* [Task to carry out]: Write out the data below exactly, beginning with the first line and ending once the line that has "Interacting vote fraction: 0%." is written.

* [Material for the task]:
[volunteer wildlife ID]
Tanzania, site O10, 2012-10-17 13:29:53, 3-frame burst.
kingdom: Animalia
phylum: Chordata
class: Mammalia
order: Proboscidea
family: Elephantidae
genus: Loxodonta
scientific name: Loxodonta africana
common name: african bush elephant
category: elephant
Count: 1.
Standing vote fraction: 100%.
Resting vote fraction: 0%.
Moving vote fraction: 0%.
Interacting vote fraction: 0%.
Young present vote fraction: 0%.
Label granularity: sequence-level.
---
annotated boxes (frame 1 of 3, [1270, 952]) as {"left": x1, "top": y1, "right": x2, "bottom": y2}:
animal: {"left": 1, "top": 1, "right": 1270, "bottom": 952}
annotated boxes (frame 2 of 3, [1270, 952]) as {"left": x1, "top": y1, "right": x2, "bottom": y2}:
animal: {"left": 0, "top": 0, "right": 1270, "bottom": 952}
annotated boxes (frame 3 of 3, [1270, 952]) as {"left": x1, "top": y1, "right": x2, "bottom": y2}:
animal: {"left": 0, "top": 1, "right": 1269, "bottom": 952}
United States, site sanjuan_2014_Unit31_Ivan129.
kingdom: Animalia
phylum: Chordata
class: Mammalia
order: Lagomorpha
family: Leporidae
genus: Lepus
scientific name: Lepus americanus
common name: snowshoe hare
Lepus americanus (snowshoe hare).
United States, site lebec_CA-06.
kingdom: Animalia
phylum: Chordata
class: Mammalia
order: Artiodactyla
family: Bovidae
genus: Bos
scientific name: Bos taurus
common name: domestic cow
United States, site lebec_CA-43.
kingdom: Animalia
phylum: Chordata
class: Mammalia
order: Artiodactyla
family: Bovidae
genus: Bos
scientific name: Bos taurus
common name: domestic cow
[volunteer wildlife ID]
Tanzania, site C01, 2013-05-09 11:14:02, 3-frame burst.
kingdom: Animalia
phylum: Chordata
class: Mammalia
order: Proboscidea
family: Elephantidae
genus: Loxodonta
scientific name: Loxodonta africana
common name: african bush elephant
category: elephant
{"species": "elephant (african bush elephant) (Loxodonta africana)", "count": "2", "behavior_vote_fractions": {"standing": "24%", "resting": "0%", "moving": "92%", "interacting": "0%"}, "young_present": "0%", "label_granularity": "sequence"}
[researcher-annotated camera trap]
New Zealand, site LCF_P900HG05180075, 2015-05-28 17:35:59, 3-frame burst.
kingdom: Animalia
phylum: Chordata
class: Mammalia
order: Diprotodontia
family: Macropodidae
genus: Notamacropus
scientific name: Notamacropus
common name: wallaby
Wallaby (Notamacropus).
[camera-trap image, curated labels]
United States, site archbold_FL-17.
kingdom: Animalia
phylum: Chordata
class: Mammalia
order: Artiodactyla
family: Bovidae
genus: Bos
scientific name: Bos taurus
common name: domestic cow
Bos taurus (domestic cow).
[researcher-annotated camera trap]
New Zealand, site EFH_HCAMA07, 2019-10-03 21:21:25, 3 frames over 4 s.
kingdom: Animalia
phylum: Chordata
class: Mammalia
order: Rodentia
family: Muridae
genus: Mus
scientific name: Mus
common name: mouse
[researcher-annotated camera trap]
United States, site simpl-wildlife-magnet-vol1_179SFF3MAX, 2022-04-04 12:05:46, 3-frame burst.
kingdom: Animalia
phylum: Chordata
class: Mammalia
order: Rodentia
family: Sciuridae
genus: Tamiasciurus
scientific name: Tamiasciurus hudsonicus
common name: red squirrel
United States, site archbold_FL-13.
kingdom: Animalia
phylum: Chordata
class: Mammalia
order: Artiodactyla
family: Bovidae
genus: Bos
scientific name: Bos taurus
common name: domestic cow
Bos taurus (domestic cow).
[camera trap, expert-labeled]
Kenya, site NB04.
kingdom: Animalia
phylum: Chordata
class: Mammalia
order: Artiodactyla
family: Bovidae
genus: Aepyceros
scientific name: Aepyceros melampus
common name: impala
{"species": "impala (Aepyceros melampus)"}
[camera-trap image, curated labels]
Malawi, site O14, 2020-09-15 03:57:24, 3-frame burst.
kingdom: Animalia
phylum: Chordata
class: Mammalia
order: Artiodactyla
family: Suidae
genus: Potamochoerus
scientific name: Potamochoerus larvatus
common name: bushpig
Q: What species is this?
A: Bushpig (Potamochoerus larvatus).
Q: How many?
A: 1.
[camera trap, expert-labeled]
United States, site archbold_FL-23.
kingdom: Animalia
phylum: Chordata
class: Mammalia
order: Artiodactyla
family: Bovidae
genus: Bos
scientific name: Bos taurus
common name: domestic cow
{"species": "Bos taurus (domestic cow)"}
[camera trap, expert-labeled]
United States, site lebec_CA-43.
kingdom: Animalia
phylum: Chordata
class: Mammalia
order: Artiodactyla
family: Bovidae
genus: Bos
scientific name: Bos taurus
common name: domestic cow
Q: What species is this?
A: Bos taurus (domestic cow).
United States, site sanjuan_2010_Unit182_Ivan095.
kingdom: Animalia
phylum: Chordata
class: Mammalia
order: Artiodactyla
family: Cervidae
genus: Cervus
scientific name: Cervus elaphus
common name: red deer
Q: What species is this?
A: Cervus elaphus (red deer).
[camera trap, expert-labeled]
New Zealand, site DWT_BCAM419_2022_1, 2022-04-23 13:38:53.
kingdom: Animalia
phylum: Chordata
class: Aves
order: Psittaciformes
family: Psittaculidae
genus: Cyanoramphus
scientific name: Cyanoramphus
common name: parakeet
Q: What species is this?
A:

* [Reply to the exercise]:
[volunteer wildlife ID]
Tanzania, site O10, 2012-10-17 13:29:53, 3-frame burst.
kingdom: Animalia
phylum: Chordata
class: Mammalia
order: Proboscidea
family: Elephantidae
genus: Loxodonta
scientific name: Loxodonta africana
common name: african bush elephant
category: elephant
Count: 1.
Standing vote fraction: 100%.
Resting vote fraction: 0%.
Moving vote fraction: 0%.
Interacting vote fraction: 0%.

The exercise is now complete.